Ms. Safavi, who lives and works in Berlin, takes photographs and makes geometric mixed media sculptures that question “the relationship between the brain and the flesh,” according to The Breeder. These were priced at between $4,000 and $6,000. At least two sales were made to London-based collectors, according to the gallery.
“It’s not about selling, but about sharing, building relationships and expanding contacts,” said Nadia Gerazouni, director of The Breeder, exhibiting for the first time at Condo London. Ms. Gerazouni, in common with other participating dealers, said that she saw representatives of all of London’s major contemporary art institutions at the event, often with groups of patrons.
January is traditionally a quiet month in London’s contemporary art world, but thanks to Condo there was plenty of footfall in the galleries on Saturday and Sunday.
One of the most crowded offerings was a presentation, by the New York gallery Queer Thoughts, of 12 new works by the Mexico City-based artist Chelsea Culprit, hosted at Maureen Paley gallery. Ms. Culprit creates vibrant, large-scale paintings and mixed-media canvases depicting female dancers and striptease artists. Queer Thoughts said least six of these sold on Saturday, priced at between $7,000 to $12,000.
But others, unused to the codes of the contemporary art world, found Condo a bit bemusing. “We don’t know anyone. It seems there are a lot of artists here,” said Burkhard Weber, a banker based in Munich, gazing at the hip East London crowd drinking their bottles of Becks beer at Maureen Paley. Condo’s almost illegible online and printed map also made finding participating galleries a challenge.
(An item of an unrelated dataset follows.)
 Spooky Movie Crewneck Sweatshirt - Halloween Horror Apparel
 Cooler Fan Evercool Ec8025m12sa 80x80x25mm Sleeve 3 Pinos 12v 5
Over in the West End of London, nine dealers were showing works in the raw, unfinished spaces of 22-24 Cork Street, a newly redeveloped office and gallery block in the heart of the city’s luxury retail district. These included new pieces by the Korean artist Kang Seung Lee, presented by Commonwealth & Council gallery of Los Angeles, making its debut at Condo.
Mr. Kang was showing a hammock-like scroll, priced at about $10,000, that commemorated Goh Choo San, a Chinese choreographer who died of an AIDS-related illness in the 1980s. Works by Mr. Kang, like those of Ms. Culprit, have yet to appear on the auction market.
Commonwealth & Council was being hosted by the Dublin and London dealership Mother’s Tankstation, whose director, David Godbold, was enthusiastic about Condo. “I think it’s a game-changer,” he said.
“It takes all the benefits of an art fair and puts them back into the bricks and mortar space,” Mr. Godbold said, adding that it turned going to galleries into an event again. “And it’s a model that can be transported across the world.”
But can a commercially low-key event like Condo be a serious alternative to a major contemporary art fair? The collaboration connects dealers with London-based curators and collectors, but on the weekend, at least, there was a conspicuous absence of the wealthy international clientele that flies in for Art Basel or Frieze.
“That may come later in the month. London does get international traffic,” said Ms. Gerazouni of The Breeder, which also exhibits at Art Basel and Frieze. Ms. Gerazouni, like the other dealers involved with this collaboration, still finds it essential to participate in selected art fairs. “It’s a supplement. Condo complements.”